Eli burst into the doorway, eyes wide, a strange sigil glowing on the medallion around his neck. He held out a hand, chanting words that made the very air tremble.

"Lena, stop laughing!"

"I'm not—" she tried, but another burst of hysterical laughter escaped her throat. She couldn't stop. The curse had hooked itself into her breath.

Julian turned toward Eli, fury twisting his features.

"Do something!"

"I'm trying!"

Eli slammed the medallion against the doorframe. The blue light flickered, sputtered, then collapsed inward with a thunderclap that sent all three crashing to the ground.

Silence.

When Lena opened her eyes, the room was still.

No ghosts. No laughter. Only the faint hum of the piano, a single note vibrating endlessly.

Julian crouched beside her, looking… dimmer, translucent around the edges.

"You shouldn't have done that."

She coughed, forcing a shaky smile. "Hey, at least they laughed. That's more than I can say for open-mic night in Brooklyn."

"You risked everything."

"Story of my life."

Eli knelt across from her, face pale but determined. "You didn't just make them laugh, Lena.

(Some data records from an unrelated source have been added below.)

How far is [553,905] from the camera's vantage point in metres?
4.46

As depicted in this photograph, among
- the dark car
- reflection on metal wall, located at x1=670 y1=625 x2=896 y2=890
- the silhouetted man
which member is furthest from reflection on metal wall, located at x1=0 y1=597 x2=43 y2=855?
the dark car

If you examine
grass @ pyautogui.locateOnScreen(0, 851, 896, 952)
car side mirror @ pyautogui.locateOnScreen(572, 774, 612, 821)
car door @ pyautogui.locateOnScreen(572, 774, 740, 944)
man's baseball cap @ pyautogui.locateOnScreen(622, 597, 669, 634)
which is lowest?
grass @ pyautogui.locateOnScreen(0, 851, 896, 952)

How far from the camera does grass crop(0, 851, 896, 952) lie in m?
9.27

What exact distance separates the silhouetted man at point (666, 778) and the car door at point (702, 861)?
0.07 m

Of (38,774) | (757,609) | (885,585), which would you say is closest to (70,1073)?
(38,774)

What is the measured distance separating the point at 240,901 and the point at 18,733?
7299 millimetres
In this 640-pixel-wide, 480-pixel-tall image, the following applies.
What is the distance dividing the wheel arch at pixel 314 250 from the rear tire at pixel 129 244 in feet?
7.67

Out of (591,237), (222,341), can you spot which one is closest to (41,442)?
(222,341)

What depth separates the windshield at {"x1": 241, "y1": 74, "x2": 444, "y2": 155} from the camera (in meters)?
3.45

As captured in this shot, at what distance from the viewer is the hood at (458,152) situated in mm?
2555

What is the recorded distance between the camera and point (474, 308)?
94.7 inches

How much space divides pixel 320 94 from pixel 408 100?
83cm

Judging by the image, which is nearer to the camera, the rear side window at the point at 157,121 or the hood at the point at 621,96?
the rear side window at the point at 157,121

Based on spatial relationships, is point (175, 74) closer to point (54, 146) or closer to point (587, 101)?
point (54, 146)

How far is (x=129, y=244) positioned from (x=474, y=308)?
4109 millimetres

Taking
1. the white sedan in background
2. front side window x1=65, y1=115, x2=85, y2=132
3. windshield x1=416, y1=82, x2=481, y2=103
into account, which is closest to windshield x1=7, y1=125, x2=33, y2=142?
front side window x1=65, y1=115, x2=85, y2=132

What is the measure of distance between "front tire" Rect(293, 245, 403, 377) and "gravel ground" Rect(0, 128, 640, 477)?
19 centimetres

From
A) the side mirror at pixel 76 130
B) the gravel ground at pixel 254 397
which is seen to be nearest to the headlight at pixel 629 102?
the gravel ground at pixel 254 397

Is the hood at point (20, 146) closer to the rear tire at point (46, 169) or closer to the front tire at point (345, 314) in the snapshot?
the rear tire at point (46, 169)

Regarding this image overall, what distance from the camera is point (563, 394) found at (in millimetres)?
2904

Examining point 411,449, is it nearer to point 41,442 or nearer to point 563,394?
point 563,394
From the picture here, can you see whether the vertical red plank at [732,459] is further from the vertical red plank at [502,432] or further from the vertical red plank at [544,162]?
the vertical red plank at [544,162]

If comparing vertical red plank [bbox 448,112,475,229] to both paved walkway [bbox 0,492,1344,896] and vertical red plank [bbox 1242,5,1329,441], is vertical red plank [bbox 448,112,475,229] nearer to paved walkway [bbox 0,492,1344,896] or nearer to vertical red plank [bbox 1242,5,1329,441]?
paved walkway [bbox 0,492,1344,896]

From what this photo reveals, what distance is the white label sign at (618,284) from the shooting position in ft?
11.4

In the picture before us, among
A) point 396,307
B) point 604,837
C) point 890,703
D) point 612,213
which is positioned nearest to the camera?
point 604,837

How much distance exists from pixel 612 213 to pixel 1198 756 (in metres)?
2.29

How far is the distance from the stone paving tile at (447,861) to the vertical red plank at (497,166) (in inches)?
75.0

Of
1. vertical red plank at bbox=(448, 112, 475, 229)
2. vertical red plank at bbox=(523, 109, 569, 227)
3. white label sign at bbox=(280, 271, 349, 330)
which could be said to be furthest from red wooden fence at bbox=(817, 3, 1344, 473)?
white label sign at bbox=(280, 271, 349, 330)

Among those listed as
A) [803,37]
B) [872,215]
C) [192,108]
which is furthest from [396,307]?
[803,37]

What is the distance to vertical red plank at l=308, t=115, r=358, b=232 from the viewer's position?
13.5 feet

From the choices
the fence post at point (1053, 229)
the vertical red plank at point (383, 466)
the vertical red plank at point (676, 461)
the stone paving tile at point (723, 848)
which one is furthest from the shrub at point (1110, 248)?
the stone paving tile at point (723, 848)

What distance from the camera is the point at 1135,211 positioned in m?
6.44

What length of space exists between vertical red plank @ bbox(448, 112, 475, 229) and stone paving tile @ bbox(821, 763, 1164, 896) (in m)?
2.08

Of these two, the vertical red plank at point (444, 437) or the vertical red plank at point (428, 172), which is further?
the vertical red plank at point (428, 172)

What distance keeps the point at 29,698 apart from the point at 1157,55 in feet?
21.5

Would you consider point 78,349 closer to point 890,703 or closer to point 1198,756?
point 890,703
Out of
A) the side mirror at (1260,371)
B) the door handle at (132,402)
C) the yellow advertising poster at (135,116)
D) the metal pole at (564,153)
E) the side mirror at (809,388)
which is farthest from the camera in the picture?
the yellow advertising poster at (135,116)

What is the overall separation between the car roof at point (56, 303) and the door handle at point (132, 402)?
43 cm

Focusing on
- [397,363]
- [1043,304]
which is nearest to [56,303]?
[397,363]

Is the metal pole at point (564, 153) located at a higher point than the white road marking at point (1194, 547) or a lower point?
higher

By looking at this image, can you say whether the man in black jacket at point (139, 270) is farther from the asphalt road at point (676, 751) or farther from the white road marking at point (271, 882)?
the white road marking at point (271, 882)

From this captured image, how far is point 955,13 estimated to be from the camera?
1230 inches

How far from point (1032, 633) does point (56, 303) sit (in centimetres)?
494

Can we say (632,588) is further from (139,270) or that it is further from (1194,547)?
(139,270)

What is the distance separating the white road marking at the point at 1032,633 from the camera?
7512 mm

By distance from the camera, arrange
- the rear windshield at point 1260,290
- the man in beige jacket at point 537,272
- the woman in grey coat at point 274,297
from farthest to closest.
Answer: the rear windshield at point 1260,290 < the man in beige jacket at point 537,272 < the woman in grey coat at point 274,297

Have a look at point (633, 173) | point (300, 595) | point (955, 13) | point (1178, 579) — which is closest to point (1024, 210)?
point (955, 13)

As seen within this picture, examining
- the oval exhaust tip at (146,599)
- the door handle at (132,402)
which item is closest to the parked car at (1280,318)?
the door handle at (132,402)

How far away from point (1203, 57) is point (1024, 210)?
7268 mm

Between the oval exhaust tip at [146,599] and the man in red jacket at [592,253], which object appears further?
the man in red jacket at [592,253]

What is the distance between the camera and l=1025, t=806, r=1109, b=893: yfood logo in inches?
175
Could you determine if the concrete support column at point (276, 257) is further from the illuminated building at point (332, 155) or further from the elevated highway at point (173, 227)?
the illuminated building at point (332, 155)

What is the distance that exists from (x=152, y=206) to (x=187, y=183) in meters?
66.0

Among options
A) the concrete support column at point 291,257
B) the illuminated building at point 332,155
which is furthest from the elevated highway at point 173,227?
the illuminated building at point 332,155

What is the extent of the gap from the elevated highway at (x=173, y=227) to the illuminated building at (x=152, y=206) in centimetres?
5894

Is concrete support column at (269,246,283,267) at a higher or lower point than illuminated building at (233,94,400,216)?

You woke something older. Something that used to sleep under this house."

Her heart thudded. "Like what?"

He hesitated. "The thing that killed Julian."

Lena turned to Julian, but his form was flickering again, edges fraying like smoke.

"He's right," Julian said softly. "It's awake now. And it remembers your laughter."

They helped her to her feet. The candles guttered out one by one, plunging the parlor into near-darkness.

Through the silence, Lena could still hear echoes—tiny, lingering chuckles drifting from the cracks in the floor.

Ha… ha… ha…

Eli took her hand. "From now on, you need to be careful what you joke about."

She managed a tired grin. "So… no more dead baby jokes?"

He didn't smile. "I'm serious."

Julian's form faded until only his voice remained.

"We all are."

And from somewhere deep beneath them, a low rumble answered, like a buried crowd waiting for the next act.